There’s always been much for me to worry about as a second-semester senior even without actually being a second-semester senior.
I’m supposed to update my resume, start the job search, make a final decision on whether or not I’m pursuing postgraduate studies (and if so, in which of my two majors would I continue studying?). However the day before my 21st birthday, the driver of my liftclub altered my second-semester to-do list. He announced to us that he would be getting a new job and we needed to find new transport.

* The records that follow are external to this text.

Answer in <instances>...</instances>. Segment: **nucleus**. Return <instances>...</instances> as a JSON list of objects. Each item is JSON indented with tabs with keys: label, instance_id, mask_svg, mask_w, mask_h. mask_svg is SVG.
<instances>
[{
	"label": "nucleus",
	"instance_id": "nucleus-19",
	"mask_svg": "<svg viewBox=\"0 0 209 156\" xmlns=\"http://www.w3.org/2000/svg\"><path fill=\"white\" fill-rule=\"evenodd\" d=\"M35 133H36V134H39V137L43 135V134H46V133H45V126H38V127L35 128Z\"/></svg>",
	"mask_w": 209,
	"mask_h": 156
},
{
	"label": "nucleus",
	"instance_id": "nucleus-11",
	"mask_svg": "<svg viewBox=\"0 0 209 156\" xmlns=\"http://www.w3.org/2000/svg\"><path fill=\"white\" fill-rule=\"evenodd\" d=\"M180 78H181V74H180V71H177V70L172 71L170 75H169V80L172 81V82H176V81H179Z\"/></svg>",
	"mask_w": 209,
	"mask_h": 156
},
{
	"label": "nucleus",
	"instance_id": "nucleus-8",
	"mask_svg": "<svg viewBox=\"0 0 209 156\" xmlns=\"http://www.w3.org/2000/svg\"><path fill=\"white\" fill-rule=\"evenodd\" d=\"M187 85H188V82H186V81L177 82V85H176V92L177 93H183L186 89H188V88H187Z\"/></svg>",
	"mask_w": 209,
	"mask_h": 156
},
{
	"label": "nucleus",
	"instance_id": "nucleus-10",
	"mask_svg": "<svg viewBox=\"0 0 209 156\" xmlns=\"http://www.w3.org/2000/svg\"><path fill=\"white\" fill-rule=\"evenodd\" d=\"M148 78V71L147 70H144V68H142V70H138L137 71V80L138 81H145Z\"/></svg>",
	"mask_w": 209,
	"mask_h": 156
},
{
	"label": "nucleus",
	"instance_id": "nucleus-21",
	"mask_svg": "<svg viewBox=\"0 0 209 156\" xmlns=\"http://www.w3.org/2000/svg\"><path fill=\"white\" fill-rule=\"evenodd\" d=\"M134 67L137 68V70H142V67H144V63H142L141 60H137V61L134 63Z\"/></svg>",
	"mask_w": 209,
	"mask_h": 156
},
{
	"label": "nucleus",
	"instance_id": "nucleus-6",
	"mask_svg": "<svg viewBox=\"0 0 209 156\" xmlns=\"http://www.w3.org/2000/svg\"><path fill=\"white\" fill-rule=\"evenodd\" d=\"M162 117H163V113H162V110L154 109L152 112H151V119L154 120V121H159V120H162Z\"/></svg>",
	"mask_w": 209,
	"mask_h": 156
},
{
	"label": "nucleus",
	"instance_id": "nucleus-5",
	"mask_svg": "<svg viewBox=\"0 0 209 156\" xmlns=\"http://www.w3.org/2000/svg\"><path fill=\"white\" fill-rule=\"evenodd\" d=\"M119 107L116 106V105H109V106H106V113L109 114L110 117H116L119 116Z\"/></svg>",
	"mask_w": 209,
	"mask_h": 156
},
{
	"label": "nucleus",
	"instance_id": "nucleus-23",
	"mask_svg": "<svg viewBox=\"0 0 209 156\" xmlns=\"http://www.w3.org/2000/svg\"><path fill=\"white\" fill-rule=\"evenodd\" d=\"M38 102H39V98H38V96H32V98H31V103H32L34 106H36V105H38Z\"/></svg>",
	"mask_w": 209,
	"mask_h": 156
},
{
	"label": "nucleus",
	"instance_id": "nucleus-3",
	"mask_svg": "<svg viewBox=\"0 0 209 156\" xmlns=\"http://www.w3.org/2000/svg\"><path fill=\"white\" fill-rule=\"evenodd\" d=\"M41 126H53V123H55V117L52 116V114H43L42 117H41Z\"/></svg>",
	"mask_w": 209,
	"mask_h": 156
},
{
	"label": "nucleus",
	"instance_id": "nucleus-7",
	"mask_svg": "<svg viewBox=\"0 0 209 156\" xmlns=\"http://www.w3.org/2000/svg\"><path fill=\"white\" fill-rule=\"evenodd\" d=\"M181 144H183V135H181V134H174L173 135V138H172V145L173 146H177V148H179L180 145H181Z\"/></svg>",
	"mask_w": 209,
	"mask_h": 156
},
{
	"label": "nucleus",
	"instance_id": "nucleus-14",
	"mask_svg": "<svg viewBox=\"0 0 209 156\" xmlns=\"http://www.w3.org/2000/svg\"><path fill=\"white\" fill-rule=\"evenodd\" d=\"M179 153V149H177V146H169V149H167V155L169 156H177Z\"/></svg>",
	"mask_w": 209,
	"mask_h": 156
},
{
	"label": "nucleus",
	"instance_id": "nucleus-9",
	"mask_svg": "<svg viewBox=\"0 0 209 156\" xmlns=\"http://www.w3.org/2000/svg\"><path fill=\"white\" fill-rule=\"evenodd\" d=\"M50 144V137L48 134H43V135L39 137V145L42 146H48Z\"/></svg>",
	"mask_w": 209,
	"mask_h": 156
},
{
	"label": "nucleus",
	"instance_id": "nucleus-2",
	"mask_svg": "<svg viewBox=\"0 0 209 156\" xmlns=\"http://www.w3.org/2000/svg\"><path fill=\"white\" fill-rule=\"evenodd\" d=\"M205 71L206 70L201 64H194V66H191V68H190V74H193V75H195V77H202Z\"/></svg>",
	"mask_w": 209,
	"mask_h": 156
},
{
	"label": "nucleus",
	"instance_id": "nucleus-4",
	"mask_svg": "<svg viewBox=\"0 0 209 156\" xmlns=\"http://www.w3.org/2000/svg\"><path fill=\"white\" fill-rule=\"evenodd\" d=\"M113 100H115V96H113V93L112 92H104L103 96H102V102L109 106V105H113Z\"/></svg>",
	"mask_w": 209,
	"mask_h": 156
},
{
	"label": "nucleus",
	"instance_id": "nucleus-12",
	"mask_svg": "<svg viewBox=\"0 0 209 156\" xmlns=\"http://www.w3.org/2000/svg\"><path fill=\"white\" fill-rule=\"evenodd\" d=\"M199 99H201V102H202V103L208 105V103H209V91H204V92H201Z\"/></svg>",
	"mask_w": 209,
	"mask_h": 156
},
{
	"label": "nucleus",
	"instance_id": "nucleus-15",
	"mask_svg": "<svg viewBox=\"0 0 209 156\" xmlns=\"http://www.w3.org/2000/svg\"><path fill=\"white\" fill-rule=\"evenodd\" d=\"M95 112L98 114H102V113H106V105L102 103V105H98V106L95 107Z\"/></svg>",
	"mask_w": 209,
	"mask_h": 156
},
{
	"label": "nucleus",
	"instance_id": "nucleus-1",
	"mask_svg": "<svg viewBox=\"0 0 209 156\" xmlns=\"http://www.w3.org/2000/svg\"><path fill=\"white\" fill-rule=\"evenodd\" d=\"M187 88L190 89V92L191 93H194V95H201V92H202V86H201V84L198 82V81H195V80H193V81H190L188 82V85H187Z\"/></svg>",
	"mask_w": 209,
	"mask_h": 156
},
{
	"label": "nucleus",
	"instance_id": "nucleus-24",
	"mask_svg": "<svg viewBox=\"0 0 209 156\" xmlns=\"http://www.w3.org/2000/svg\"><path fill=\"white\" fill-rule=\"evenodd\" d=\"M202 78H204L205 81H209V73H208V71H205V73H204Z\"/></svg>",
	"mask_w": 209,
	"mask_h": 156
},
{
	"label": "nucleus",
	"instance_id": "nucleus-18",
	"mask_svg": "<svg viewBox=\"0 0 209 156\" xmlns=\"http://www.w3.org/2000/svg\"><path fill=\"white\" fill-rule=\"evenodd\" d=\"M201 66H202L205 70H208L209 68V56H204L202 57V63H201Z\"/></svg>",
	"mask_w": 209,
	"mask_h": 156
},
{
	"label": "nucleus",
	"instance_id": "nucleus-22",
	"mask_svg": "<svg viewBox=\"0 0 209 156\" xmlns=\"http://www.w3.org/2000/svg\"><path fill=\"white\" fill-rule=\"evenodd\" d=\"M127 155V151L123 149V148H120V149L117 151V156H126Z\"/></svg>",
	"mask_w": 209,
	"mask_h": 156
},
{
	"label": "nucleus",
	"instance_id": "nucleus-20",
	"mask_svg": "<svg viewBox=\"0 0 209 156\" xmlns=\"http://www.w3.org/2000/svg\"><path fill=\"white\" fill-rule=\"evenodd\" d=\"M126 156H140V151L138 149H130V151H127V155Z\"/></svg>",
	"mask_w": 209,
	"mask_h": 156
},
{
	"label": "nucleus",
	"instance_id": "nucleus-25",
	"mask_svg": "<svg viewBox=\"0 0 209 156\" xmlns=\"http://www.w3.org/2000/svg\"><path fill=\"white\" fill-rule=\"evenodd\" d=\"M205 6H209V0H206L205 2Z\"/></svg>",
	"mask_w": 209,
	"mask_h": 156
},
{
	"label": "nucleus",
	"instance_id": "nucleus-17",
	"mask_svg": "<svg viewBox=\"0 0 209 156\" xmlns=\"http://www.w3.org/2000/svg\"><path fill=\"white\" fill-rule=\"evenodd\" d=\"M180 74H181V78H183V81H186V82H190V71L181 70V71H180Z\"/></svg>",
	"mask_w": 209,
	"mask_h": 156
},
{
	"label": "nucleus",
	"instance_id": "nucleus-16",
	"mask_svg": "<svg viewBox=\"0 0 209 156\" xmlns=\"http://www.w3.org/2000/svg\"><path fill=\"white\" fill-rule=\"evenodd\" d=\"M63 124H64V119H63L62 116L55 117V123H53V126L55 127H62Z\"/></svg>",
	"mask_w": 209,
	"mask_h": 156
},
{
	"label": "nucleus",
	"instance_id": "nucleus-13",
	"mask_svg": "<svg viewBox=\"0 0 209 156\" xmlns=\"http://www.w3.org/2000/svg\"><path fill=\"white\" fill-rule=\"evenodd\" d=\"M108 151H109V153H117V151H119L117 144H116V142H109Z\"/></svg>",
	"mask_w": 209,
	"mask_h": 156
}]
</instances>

Most liftclubs take new members at the beginning of the year so I knew that finding a new liftclub would be difficult. Another thing that worried me was that in my first liftclub, the people delighted in making me miserable. I would even go as far as to say that they were bullies. The end result of their horrid ways was that I left the liftclub as well as my “friends” from high school (Life Lesson: It’s important to know the difference between “friends” and Friends. Sometimes it may take an unpleasant experience to learn the difference but you’ll be better off in the end).
After much searching I did find a liftclub. And boy was it majorly different from both my first liftclub and the second. The people were so friendly I couldn’t help but be suspicious. (So much so that I eventually broke down one day in tears because I had no idea how to respond to them and worried that they would think I was being rude). This liftclub was also huge- with about thirty people. I also no longer needed to wake up at 5AM and was home immediately after my class.
However everything has a downside and for my liftclub the downside is the van. On the first day of campus I opened the van door, only for it to close on me.
On day two, there was a different van with a faulty door that didn’t open unless you put in alot of strength.
I don’t have alot of strength.
As far as downsides go, these aren’t so bad. It sucks that I’m still so terrified of the people in my new liftclub turning out to be as horrible as the ones in my old liftclub. Especially since these people have been nothing but pleasant to me. However try as I might, I really can’t let go of the past.